— Exercise material —
^^^^^^^^
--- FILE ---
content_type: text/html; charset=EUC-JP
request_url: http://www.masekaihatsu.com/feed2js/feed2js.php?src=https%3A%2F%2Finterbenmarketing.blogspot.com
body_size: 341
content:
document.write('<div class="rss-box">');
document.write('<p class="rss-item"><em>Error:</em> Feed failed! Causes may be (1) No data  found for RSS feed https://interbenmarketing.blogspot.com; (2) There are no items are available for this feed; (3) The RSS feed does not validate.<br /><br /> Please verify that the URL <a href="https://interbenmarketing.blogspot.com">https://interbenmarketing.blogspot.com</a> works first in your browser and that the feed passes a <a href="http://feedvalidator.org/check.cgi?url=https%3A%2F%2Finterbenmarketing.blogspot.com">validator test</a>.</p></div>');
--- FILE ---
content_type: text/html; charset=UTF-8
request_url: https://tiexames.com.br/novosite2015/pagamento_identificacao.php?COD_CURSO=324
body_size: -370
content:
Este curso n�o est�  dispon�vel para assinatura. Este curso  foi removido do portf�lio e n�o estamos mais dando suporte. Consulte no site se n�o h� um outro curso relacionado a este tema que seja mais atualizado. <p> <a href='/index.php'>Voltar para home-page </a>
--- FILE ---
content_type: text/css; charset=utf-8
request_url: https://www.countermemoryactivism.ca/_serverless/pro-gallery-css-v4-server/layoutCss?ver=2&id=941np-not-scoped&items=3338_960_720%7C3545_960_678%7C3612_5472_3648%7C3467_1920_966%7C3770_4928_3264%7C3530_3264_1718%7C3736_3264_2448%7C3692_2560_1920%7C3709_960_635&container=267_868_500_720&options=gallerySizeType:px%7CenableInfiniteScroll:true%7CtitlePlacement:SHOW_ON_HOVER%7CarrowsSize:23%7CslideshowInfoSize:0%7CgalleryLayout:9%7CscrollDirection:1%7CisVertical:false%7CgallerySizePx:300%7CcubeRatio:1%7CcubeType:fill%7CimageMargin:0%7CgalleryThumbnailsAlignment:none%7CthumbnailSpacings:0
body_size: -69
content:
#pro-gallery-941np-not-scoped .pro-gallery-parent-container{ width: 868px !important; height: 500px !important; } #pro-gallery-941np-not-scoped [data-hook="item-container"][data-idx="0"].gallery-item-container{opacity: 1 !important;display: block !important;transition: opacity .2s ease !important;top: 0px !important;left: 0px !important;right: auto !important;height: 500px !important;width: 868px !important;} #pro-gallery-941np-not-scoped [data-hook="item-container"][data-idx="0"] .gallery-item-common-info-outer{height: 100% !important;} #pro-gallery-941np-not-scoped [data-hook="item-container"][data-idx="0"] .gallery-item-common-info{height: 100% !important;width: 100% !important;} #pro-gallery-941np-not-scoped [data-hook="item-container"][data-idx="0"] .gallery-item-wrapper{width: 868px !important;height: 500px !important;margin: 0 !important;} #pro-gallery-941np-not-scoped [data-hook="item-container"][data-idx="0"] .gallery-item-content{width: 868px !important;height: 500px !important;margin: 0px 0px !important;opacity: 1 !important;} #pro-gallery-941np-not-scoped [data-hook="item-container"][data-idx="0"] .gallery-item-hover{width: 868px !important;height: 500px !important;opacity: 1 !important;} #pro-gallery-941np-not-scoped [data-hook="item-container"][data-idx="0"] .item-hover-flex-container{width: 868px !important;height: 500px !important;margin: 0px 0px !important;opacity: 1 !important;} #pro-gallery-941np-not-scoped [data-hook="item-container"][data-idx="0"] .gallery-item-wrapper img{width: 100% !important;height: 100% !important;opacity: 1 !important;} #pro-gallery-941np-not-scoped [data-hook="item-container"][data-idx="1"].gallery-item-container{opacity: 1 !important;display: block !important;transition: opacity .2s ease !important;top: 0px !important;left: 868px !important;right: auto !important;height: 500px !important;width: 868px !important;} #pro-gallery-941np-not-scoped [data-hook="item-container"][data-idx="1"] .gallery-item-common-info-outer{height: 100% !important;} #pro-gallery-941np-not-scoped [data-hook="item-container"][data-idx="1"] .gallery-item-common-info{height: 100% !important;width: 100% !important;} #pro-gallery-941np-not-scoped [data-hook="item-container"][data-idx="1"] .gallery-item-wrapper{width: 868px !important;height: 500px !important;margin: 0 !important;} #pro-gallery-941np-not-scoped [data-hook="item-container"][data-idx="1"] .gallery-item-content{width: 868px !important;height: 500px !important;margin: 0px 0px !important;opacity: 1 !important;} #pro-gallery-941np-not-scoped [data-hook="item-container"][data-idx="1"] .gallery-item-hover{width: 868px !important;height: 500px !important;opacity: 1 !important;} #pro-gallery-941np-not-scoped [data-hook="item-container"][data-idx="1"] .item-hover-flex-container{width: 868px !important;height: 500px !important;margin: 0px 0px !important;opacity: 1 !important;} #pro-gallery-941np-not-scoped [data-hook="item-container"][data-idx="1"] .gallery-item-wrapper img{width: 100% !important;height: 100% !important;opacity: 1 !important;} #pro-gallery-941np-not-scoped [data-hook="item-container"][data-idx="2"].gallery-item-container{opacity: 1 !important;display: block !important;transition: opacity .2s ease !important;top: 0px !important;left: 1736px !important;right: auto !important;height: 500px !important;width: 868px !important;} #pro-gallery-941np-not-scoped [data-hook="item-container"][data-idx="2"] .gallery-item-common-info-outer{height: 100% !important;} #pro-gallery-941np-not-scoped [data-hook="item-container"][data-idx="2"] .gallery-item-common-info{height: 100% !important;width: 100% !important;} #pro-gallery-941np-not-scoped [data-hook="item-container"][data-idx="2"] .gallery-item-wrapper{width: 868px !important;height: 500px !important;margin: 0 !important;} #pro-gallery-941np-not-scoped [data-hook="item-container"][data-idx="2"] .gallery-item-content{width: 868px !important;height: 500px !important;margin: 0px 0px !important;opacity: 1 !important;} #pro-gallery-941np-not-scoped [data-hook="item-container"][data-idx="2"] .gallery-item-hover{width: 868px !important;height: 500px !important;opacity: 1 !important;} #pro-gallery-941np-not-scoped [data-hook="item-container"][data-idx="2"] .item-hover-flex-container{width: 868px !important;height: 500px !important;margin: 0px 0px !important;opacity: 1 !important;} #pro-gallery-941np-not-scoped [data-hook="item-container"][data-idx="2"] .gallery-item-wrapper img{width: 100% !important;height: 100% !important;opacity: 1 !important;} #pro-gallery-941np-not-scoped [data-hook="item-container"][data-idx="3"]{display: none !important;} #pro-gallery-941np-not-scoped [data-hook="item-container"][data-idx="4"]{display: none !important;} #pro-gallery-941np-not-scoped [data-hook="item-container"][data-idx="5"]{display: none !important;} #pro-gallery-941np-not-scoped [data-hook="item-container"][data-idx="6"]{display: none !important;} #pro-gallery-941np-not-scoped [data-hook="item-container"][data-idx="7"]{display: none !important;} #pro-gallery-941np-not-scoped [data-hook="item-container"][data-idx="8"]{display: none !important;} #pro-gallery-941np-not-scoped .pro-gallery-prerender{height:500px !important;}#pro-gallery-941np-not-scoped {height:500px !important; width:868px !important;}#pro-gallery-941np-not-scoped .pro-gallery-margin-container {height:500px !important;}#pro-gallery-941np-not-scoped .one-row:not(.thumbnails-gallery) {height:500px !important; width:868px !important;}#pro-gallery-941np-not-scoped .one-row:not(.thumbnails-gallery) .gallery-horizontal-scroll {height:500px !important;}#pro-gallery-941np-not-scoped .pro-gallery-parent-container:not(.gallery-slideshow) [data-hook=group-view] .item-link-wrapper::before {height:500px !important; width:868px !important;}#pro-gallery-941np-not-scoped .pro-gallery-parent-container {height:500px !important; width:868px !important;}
^^^^^^^^
— Required action —
Considering only the material above, set down every line from the one with "Feed failed! Causes" to the one with "content_type: text/css; charset=utf-8", inclusive, exactly as written.

— Solution —
document.write('<p class="rss-item"><em>Error:</em> Feed failed! Causes may be (1) No data  found for RSS feed https://interbenmarketing.blogspot.com; (2) There are no items are available for this feed; (3) The RSS feed does not validate.<br /><br /> Please verify that the URL <a href="https://interbenmarketing.blogspot.com">https://interbenmarketing.blogspot.com</a> works first in your browser and that the feed passes a <a href="http://feedvalidator.org/check.cgi?url=https%3A%2F%2Finterbenmarketing.blogspot.com">validator test</a>.</p></div>');
--- FILE ---
content_type: text/html; charset=UTF-8
request_url: https://tiexames.com.br/novosite2015/pagamento_identificacao.php?COD_CURSO=324
body_size: -370
content:
Este curso n�o est�  dispon�vel para assinatura. Este curso  foi removido do portf�lio e n�o estamos mais dando suporte. Consulte no site se n�o h� um outro curso relacionado a este tema que seja mais atualizado. <p> <a href='/index.php'>Voltar para home-page </a>
--- FILE ---
content_type: text/css; charset=utf-8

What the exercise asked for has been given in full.